Utilizing AI in B2B services

Regarding AI, our task was to uncover some of the myths and benefits for service businesses and the first task was to agree on what we really mean by AI among the participants. It took time, but we discovered that there are really two interpretations which makes the term rather confusing. The first is a generic term used by visionaries and AI professionals to describe a world of intelligent machines and applications. Important at a social & macroeconomic level, but perhaps not so useful for business operations -at least at a practical level. The second is an umbrella term for a group of technologies that are good at finding patterns in large data sets (machine learning, neural networks, big data, computer vision), that can interface with human beings (Natural Language Processing) and that mimic human intelligence through being based on self-learning algorithms. Understanding this second definition and how these technologies can be used to overcome real business challenges is where the immediate value of AI sits for today’s businesses. It was also clear that the implication of integrating these technologies into business processes will require leaders to look at the change management challenges for their teams and customers.

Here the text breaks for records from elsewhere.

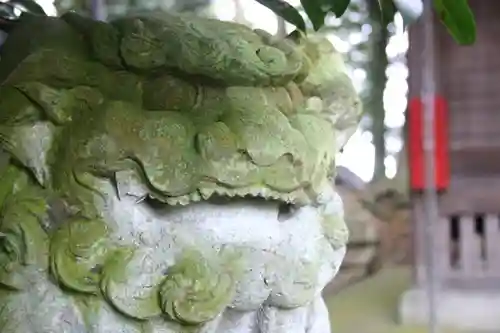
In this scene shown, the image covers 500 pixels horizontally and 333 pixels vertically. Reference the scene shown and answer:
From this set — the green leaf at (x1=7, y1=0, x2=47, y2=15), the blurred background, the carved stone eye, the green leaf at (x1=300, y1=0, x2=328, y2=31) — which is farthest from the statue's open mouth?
the blurred background

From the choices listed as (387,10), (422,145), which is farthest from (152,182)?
(422,145)

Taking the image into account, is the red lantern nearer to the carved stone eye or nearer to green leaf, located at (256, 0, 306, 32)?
green leaf, located at (256, 0, 306, 32)

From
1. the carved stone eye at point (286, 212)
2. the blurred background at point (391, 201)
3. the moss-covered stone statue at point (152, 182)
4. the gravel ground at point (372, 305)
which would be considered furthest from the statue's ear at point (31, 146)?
the gravel ground at point (372, 305)

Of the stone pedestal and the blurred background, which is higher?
the blurred background

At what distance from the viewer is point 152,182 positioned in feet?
2.24

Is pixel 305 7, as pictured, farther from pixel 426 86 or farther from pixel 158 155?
pixel 426 86

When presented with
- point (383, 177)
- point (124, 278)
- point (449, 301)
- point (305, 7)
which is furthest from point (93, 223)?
point (383, 177)

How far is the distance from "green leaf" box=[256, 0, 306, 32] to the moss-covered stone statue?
0.50ft

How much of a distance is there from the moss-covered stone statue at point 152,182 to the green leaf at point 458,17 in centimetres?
15

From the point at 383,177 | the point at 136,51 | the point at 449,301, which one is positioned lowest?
the point at 449,301

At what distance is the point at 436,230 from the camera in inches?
126

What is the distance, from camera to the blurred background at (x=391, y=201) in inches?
124

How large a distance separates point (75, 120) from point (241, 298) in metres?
0.21

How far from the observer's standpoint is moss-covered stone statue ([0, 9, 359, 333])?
68 cm
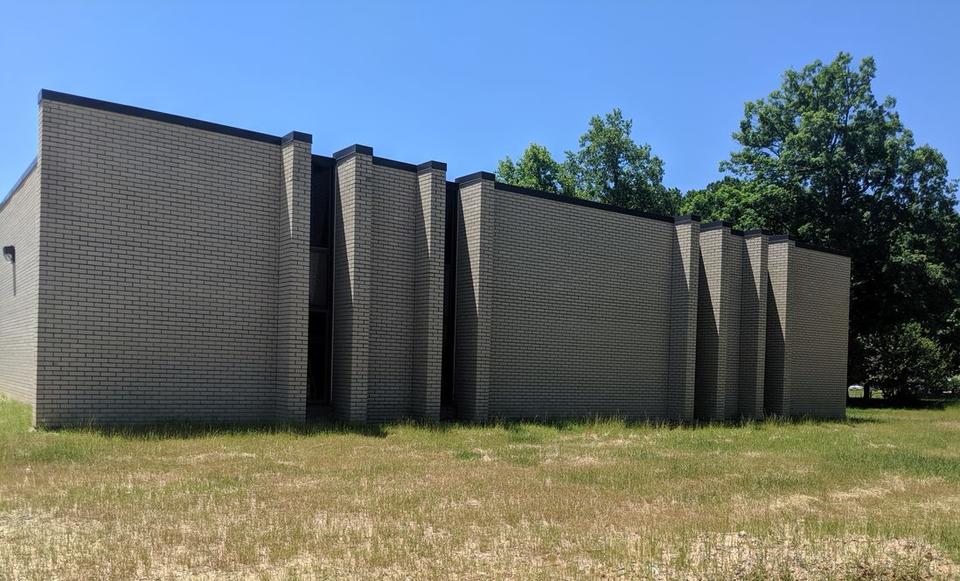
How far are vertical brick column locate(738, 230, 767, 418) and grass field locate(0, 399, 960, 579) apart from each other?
24.9ft

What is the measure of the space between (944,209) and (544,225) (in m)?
22.1

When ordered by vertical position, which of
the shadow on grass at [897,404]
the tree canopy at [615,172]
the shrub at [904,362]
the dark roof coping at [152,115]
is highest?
the tree canopy at [615,172]

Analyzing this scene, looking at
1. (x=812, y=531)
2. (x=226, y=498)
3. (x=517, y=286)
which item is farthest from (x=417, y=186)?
(x=812, y=531)

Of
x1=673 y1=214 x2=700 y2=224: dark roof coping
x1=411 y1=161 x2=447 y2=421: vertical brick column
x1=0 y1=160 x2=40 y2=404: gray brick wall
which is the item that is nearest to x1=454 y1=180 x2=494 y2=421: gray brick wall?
x1=411 y1=161 x2=447 y2=421: vertical brick column

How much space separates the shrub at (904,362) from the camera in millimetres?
33406

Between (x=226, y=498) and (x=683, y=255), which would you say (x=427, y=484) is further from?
(x=683, y=255)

To understand options for moving ahead at a practical level we first looked briefly at Husky through an interview with CIO Jean-Christophe Wiltz to CIOnet where we learned that i) real business needs should tailored drive technology implementation, and ii) that before getting to AI technologies, there is a need to build the appropriate infrastructure in terms of database and data collection, and, most importantly, the need to be prepared to continually adapt this infrastructure as the business needs change.